顔を背ける者。泣き崩れる者。手で顔を覆いつくす者。
シリキ「Aの死が描かれている。不老不死とはいえ、事故死しない訳でも殺されない訳でも無い。彼女の死因はお前達を庇うことによる。」
一同「?!」
シリキ「例えお前達が止めようとしてもAは自分の人生を犠牲にする。そこまでしてもお前達を守ろうとする。いくらお前達がもがこうともこの運命は変えられない。」
ジャック「そんな……訳……」
シリキ「いや、ある。そして、Aはこの事を知らない。」
予言の書はパタリと閉じ音も立てずに静かに乗っていた。
そして一同が気付かぬうちに消えていた。
シリキ「Aは我々の為に充分以上に尽くしている。Aを雇っている身として彼女に必要な物を与える義務がある。」
シリキ・ウトゥンドゥの声は一同の胸にずっしりとなにかを落とすようだった。
シリキ「そこでお前達に頼み事がある。」
一同「?」
ゆっくりと皆顔を上げた。
シリキ「Aの残り少ない時間を一緒に過ごしてやってくれ。なるべくAに幸せを感じさせてやれ。死ぬ時に後悔させないくらいの幸せをな。」
シリキのその言葉はとても大きかった。
すると、シリキの声は一切聞こえなくなった。
ヴェール「死んでしまいますの?」
スキャター「必ずしもそうなるとは…」
エイトフット「限る。」
一同「……。」
エイトフットの言葉に誰もが口を噤んだ。
「わー皆どうしたの?」
その声は
死んでしまうAの声。
「なんか元気ないね?ちゃんと寝た?」
何も知らないA。
その笑顔が
言葉が余計と胸を苦しめた。
エイトフット「寝てろっつっただろ。
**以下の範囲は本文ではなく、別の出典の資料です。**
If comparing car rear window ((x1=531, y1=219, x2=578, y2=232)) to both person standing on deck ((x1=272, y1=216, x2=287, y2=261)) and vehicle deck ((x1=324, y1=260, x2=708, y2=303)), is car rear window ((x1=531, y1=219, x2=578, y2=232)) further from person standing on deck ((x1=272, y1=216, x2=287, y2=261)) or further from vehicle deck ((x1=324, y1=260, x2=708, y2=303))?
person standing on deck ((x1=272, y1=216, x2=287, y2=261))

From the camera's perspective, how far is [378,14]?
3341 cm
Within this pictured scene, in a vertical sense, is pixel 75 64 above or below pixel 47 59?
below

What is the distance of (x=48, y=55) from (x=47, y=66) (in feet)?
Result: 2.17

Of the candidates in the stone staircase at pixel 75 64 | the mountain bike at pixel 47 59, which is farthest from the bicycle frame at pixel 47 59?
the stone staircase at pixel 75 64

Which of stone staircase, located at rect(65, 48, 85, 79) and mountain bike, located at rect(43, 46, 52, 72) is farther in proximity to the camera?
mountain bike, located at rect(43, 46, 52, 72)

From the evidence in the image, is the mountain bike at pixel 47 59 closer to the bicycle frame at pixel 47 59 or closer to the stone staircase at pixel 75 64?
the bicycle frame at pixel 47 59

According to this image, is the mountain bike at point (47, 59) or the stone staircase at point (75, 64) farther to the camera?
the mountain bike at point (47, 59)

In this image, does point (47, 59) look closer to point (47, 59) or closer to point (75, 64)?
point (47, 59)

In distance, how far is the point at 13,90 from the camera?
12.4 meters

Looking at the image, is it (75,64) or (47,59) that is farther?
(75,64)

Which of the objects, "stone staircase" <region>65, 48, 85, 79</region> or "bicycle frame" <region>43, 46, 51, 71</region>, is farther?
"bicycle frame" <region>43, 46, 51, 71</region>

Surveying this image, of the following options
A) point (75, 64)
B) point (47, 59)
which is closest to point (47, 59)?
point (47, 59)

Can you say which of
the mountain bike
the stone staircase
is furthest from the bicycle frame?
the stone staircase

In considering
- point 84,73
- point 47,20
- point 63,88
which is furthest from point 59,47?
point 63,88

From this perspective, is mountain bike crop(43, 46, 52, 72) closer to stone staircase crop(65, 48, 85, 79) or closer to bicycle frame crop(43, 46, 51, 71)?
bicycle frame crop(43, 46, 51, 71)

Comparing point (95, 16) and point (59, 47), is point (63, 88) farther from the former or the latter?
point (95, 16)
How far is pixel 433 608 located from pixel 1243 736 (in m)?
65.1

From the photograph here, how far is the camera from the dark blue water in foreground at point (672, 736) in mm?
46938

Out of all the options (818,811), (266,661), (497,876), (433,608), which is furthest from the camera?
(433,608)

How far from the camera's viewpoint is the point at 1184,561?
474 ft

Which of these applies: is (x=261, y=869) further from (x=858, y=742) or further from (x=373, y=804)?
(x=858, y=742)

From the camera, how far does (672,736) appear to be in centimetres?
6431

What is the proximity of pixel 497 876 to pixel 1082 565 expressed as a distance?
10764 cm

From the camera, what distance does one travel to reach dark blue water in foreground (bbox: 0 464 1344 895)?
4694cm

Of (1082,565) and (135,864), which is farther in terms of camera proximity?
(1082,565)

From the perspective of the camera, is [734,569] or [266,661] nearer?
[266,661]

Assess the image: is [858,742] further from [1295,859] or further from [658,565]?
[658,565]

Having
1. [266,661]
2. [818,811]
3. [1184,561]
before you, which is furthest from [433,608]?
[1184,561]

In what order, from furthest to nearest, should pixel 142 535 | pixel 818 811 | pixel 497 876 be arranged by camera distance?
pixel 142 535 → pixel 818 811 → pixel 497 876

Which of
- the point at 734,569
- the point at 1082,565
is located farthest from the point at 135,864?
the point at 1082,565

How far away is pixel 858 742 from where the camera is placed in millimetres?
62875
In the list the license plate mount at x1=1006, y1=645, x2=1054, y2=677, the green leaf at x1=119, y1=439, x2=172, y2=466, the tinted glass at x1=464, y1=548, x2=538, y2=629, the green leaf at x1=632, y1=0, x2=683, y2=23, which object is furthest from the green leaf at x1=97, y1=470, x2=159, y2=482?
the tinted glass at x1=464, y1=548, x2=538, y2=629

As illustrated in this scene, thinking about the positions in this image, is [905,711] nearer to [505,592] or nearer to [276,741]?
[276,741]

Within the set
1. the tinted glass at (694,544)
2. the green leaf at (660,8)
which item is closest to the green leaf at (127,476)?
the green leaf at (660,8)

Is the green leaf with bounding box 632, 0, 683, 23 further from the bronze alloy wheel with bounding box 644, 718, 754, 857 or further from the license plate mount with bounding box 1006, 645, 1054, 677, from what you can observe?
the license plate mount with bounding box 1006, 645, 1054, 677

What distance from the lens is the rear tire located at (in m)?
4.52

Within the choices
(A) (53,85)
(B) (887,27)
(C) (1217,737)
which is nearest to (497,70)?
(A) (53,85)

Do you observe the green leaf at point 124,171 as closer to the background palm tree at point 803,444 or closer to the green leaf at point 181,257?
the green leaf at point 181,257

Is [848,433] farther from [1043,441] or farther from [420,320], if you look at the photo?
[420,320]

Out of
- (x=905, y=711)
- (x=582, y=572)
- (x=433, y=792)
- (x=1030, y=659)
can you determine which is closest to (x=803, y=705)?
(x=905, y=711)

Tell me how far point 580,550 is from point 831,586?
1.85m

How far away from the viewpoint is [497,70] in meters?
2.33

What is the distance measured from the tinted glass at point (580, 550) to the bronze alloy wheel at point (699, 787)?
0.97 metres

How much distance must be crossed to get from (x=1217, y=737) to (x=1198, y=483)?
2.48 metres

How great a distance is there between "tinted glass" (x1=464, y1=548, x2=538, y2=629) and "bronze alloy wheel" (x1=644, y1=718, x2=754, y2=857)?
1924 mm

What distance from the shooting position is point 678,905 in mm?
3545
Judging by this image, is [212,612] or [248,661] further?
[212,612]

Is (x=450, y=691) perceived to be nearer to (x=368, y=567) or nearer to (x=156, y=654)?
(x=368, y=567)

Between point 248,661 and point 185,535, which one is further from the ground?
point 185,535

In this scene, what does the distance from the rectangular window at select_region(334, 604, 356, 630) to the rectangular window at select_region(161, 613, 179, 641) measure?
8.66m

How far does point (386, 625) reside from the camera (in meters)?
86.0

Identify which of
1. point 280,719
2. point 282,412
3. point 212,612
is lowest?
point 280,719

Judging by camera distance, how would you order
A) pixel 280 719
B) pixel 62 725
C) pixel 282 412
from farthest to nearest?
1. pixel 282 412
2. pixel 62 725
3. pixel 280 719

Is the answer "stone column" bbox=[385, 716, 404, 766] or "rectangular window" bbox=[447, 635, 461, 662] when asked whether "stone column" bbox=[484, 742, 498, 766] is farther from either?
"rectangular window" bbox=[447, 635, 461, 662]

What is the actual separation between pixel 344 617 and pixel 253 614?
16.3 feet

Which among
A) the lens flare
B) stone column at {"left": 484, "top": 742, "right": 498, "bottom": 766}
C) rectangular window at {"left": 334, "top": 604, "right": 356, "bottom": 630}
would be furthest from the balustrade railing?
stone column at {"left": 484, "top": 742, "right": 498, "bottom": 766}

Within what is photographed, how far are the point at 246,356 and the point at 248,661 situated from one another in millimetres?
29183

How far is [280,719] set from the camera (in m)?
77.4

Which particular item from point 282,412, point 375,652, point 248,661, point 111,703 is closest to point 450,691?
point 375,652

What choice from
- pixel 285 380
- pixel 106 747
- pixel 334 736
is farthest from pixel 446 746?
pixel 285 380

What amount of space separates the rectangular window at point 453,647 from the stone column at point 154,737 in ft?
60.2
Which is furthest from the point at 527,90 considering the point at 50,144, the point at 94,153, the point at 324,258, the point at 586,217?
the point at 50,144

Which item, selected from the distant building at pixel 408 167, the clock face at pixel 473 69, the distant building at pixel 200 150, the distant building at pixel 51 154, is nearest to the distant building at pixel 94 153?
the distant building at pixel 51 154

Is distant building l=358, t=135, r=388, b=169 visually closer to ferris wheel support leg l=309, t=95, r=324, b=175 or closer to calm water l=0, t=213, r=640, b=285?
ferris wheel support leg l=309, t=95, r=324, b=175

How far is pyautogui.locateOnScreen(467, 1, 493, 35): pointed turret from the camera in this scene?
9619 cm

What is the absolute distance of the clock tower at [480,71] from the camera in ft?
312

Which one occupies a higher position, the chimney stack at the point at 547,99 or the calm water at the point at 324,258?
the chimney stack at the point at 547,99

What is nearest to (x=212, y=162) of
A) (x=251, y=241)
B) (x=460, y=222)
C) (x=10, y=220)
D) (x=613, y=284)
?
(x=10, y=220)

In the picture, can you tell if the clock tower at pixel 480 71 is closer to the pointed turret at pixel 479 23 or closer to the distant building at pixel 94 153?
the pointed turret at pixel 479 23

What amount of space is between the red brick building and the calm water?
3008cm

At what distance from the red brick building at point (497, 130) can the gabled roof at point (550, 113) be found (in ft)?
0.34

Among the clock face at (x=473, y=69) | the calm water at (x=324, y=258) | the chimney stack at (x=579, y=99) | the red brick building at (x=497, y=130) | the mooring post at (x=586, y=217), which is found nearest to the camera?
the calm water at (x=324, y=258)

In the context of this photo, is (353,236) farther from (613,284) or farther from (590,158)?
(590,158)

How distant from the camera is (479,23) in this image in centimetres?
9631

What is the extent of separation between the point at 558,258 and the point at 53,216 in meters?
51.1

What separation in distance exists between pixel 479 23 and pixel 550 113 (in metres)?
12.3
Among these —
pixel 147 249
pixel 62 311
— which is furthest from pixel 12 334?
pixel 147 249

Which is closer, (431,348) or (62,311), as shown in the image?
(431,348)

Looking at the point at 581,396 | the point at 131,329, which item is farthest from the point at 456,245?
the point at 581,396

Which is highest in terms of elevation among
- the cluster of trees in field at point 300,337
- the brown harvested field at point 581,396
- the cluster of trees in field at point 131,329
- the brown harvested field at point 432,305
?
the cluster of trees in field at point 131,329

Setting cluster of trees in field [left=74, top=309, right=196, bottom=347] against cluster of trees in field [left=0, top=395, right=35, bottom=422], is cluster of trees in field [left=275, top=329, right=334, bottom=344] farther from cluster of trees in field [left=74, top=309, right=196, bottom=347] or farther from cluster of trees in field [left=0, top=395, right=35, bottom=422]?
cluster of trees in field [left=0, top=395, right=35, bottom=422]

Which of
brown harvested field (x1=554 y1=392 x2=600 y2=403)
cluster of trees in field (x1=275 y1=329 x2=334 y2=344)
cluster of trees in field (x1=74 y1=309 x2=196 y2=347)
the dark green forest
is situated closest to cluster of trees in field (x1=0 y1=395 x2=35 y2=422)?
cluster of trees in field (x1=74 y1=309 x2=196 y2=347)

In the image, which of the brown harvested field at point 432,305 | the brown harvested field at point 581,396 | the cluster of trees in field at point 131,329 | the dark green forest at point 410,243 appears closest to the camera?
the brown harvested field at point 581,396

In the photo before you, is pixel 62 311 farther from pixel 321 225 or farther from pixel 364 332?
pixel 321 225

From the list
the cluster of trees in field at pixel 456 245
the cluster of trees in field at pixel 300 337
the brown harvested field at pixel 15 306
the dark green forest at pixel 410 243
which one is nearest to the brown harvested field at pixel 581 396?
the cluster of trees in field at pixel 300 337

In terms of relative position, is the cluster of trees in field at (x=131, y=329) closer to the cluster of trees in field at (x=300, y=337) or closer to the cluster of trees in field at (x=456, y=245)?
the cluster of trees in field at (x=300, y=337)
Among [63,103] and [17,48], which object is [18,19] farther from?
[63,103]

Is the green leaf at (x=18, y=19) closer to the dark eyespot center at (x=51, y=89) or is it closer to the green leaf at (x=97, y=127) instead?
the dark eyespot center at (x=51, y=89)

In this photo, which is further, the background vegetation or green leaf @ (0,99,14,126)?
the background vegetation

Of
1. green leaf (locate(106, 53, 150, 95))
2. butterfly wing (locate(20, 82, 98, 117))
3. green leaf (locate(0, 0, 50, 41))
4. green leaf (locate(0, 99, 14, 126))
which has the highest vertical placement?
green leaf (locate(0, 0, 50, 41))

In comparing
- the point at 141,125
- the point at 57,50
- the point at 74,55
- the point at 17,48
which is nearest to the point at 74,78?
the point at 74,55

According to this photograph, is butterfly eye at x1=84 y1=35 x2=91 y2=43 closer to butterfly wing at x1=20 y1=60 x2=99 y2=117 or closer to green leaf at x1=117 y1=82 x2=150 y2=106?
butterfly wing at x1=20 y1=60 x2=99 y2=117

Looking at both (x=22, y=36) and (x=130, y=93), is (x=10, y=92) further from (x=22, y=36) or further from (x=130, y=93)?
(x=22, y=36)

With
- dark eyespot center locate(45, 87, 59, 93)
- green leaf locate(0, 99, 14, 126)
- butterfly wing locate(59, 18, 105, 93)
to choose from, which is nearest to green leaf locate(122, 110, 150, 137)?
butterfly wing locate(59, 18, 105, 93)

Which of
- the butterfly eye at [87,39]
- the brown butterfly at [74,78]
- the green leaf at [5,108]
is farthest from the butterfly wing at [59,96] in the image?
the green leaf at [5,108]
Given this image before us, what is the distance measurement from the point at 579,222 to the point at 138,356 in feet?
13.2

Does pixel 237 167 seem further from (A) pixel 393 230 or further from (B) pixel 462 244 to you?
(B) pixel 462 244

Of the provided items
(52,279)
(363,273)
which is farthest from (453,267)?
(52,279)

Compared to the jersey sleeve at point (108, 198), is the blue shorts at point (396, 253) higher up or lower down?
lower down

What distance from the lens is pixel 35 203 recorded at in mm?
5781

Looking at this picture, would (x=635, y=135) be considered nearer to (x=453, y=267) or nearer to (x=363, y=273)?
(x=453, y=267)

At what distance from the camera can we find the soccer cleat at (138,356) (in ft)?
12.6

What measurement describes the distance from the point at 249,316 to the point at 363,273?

」
「……ずっと寝てると気が狂いそうだったから。」
へへへと笑いながらAは言葉を連ねる。
エイトフット(お前のそういうとこ本当に嫌いなんだよな。何で…何でお前は…いつも俺達を俺達なんかを……)
つい先程のAの言葉。
『あなた達を守る為だったとして、死んだとしても後悔はしない。』
お前って奴は……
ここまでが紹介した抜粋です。